[Task input — start]

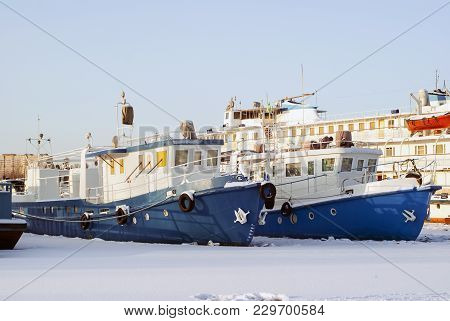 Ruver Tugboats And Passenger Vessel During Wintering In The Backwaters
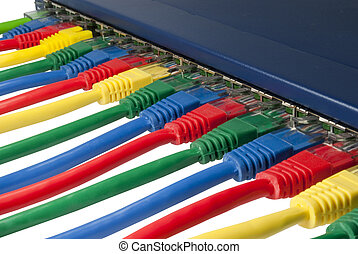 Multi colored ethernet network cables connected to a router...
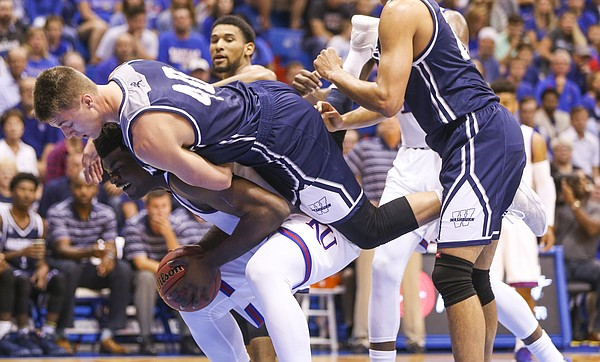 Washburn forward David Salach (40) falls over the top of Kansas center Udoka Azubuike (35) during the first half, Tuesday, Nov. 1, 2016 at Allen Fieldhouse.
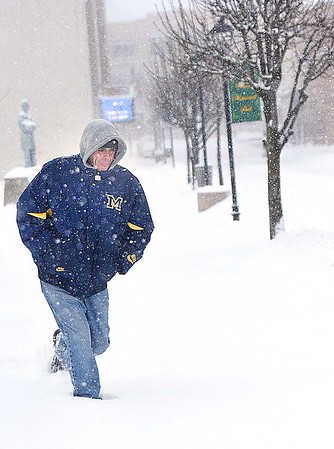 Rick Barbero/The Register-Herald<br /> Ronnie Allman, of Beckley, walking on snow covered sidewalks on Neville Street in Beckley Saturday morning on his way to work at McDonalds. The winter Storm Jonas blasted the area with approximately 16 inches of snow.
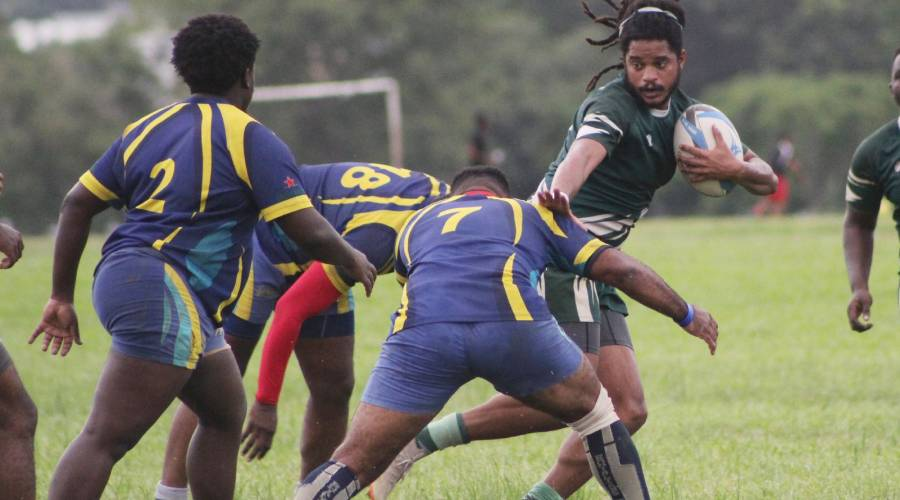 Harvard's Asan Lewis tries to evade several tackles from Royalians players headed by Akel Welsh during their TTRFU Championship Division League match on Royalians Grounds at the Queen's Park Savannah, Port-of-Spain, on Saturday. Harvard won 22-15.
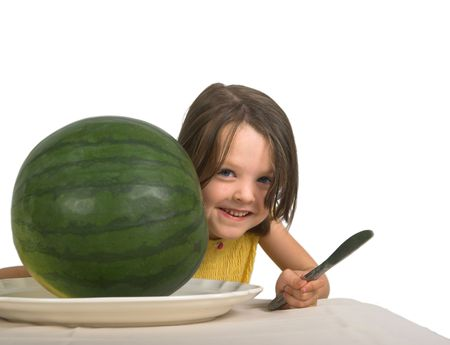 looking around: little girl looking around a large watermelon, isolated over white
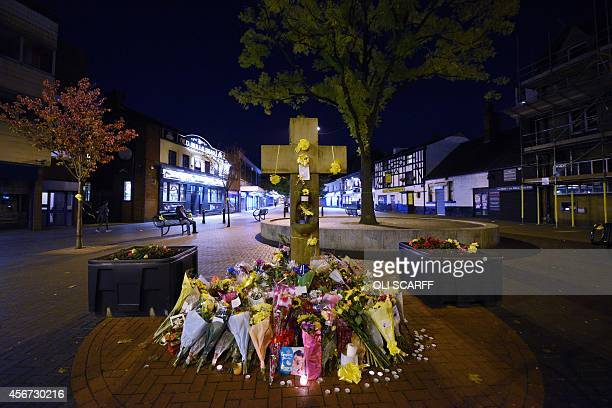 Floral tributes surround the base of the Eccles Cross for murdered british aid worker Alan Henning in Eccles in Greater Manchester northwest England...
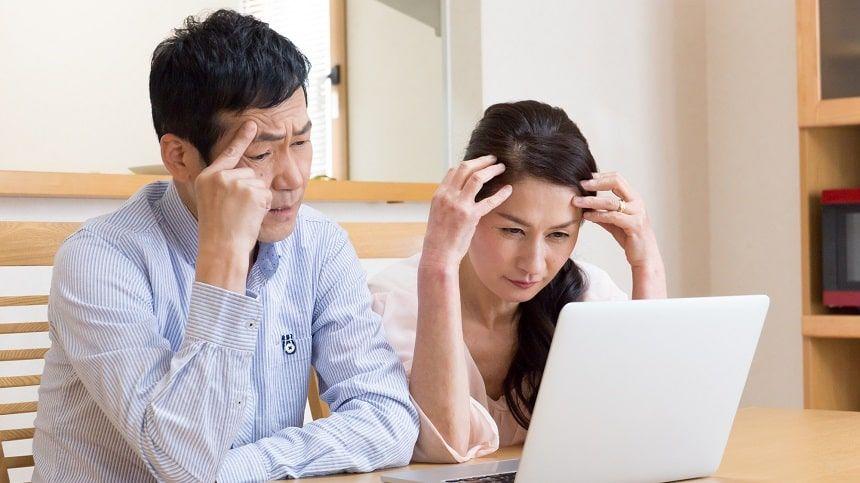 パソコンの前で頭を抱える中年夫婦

[Task input — finish]

Copy word for word the lines above, starting at the line containing "Multi colored ethernet" and ending at the line containing "looking around: little", inclusive, with no pictures.

 Multi colored ethernet network cables connected to a router...
 Washburn forward David Salach (40) falls over the top of Kansas center Udoka Azubuike (35) during the first half, Tuesday, Nov. 1, 2016 at Allen Fieldhouse.
 Rick Barbero/The Register-Herald<br /> Ronnie Allman, of Beckley, walking on snow covered sidewalks on Neville Street in Beckley Saturday morning on his way to work at McDonalds. The winter Storm Jonas blasted the area with approximately 16 inches of snow.
 Harvard's Asan Lewis tries to evade several tackles from Royalians players headed by Akel Welsh during their TTRFU Championship Division League match on Royalians Grounds at the Queen's Park Savannah, Port-of-Spain, on Saturday. Harvard won 22-15.
 looking around: little girl looking around a large watermelon, isolated over white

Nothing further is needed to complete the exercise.